Мариам спросила отца, что такое «социалист», и Джалиль пустился в объяснения. Только Мариам пропускала все мимо ушей.
– Ты слушаешь?
– Да.
Но глаза ее смотрели на оттопырившийся боковой карман отца.
– Ну да. Конечно. Тянуть больше не будем.
Джалиль достал из пиджака коробочку и протянул Мариам. Время от времени он делал ей небольшие подарки. Сердоликовый браслет на запястье. Лазуритовое ожерелье. А в тот день в коробочке оказался кулон-листик со свисающими кругляшками вроде монеток, на каждой выбиты звезды и полумесяц.
– Примерь, Мариам-джо.
Она послушалась.
– Что скажешь?
Джалиль просиял:
– Ты прямо как царица.
Когда он ушел, Нана заметила кулон у дочки на шее.
– Работа кочевников, – сказала она. – Я видела, из чего они такое делают. Люди кидают им милостыню, а они переплавляют монетки. Пусть-ка он тебе в следующий раз подарит что-нибудь золотое, твой драгоценный папочка. Да куда там. Кишка тонка.
Когда Джалилю пора было уходить, Мариам стояла в дверях, провожала его взглядом, пока он не скрывался за деревьями, и думала о предстоящей неделе как о пропасти, отделяющей ее от следующего четверга. Мариам всегда задерживала дыхание, когда прощалась
Страница 7
отцом. И не дыша считала мгновения. За каждое такое мгновение Господь (так она про себя с ним условилась) дарил ей еще один день вместе с Джалилем.«А на что похож его дом в Герате? – думала Мариам по ночам, лежа в своей кровати. – Хорошо бы жить вместе с ним, видеть его каждый день, приносить полотенце после бритья, сообщать, если порезался. Подавать ему чай, пришивать оторвавшиеся пуговицы, гулять с ним по Герату, делать покупки на крытом базаре – Джалиль сказал, там можно купить все что угодно. Кататься с ним на машине – а люди будут кивать и говорить: “Это Джалиль-хан с дочерью”. Увидеть дерево, под которым погребен знаменитый поэт».
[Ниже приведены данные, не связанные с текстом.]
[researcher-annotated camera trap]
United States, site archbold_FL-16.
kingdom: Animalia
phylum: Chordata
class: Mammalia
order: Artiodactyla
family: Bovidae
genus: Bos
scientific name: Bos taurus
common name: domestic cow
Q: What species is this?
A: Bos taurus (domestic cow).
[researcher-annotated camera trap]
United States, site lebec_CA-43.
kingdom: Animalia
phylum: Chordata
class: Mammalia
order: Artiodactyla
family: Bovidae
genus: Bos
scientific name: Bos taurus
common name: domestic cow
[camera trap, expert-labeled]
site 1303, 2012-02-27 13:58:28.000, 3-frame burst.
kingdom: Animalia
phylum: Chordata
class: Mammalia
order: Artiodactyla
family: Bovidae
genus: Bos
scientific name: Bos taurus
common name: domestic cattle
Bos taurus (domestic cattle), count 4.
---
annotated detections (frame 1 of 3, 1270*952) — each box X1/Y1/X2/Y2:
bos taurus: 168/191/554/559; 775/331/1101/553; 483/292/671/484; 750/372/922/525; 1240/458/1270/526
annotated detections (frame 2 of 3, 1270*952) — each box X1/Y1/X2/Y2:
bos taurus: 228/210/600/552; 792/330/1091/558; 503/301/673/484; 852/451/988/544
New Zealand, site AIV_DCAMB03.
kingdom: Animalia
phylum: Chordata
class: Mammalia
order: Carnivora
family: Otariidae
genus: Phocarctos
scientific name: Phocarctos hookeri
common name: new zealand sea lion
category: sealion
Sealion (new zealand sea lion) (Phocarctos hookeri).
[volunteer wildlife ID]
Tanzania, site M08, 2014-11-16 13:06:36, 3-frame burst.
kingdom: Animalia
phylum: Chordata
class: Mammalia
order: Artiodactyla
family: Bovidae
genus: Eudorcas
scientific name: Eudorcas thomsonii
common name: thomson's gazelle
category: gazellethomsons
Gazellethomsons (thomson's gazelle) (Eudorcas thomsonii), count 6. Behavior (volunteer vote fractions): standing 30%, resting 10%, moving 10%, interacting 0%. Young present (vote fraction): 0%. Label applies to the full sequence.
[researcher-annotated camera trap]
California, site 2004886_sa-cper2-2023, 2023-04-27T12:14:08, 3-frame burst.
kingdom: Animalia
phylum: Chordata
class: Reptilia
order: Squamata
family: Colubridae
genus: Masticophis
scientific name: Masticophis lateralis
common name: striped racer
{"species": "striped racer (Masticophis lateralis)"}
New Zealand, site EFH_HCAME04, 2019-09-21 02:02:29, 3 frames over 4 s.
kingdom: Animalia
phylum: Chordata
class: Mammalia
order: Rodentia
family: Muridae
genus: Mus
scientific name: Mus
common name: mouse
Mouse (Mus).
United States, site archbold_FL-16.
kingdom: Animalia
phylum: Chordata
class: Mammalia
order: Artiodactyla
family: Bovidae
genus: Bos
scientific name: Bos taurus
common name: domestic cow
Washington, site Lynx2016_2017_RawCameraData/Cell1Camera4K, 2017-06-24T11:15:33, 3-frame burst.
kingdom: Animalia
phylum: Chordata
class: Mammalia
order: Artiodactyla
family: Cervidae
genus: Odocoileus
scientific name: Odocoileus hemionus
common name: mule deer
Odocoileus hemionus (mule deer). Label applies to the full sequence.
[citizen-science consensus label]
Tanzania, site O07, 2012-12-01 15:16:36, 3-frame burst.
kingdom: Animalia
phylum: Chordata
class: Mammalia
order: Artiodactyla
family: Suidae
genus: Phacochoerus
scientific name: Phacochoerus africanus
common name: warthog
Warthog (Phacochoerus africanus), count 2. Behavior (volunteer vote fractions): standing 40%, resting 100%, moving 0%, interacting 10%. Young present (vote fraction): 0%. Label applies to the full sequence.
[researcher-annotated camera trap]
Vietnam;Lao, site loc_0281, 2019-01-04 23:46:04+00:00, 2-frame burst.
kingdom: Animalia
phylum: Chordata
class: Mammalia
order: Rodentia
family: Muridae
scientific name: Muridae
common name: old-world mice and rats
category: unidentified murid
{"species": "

Однажды Мариам скажет ему обо всем этом. И очень скоро. А когда он поймет, как она скучает по нему, он, конечно, заберет ее с собой. И отвезет в Герат, и она будет жить у него в доме. Как все прочие его дети.
5
– А я знаю, чего мне хочется, – сказала Мариам Джалилю.
Весной 1974 года Мариам исполнялось пятнадцать лет. Они втроем сидели в тени ив на поляне у хижины. Раскладные стулья были расставлены треугольником.
– На мой день рождения. Я знаю, чего мне хочется.
– Правда? – ободряюще улыбнулся Джалиль.
Недели две назад Джалиль сообщил Мариам (как пристанет с расспросами – вот ведь любопытная какая!), что в его кинотеатре идет особенное американское кино. Мультфильм называется. Много-много рисунков мелькают последовательно один за другим, и зрителю кажется, что нарисованные кадры двигаются на экране. Кино это про старого бездетного мастера-кукольника, которому очень хотелось иметь сына. Вот мастер и вырезал себе из дерева куклу-мальчика, а она возьми и оживи. Мариам попросила отца рассказать подробнее. Оказалось, со стариком и деревянным мальчиком чего только не случалось. Они даже умудрились угодить на Остров Наслаждений к плохим непослушным мальчикам, которые превращались в ослов. А потом старика и куклу проглотил кит. Мариам даже рассказала про мастера и деревянного мальчика мулле Фатхулле.
– Хочу, чтобы ты, отец, сводил меня в свой кинотеатр и показал мультфильм. Хочу посмотреть на деревянного мальчика.
Стоило Мариам произнести эти слова, как настроение родителей переменилось. Они беспокойно пошевелились на стульях и переглянулись.
– Это ты плохо придумала, – сказала Нана холодно и сдержанно. При Джалиле она всегда разговаривала таким тоном. Только тут добавился еще сердитый, осуждающий взгляд.
Джалиль откашлялся.
– Знаешь, копия оказалась не лучшего качества. И звук тоже. Да и киноаппарат уже пора отдавать в ремонт. Наверное, мама права. Давай я лучше подарю тебе что-нибудь другое, Мариам-джо.
– Аних, – подхватила Нана. – Вот видишь? Отец того же мнения.
– Возьми меня в кино, – еще раз попросила Мариам, когда они с Джалилем подошли к речке.
– Вот что, – сказал Джалиль. – Я пришлю кого-нибудь, чтобы сводил тебя в кино. Будешь сидеть на хорошем месте и поедать конфеты. Сколько хочешь.
– Нет, хочу пойти с тобой.
– Мариам-джо…
– И пригласи еще моих братьев и сестричек. Хочу, чтобы мы отправились на сеанс все вместе. Очень хочу.
Джалиль только вздохнул, отводя глаза в сторону, будто ему захотелось вдруг полюбоваться горами.
По рассказам Джалиля, лицо человека на экране получается размером с дом. А когда сталкиваются машины, грохот ощущаешь всем телом. Как здорово будет сидеть на балконе вместе с Джалилем и его детьми, смотреть на экран и лизать мороженое!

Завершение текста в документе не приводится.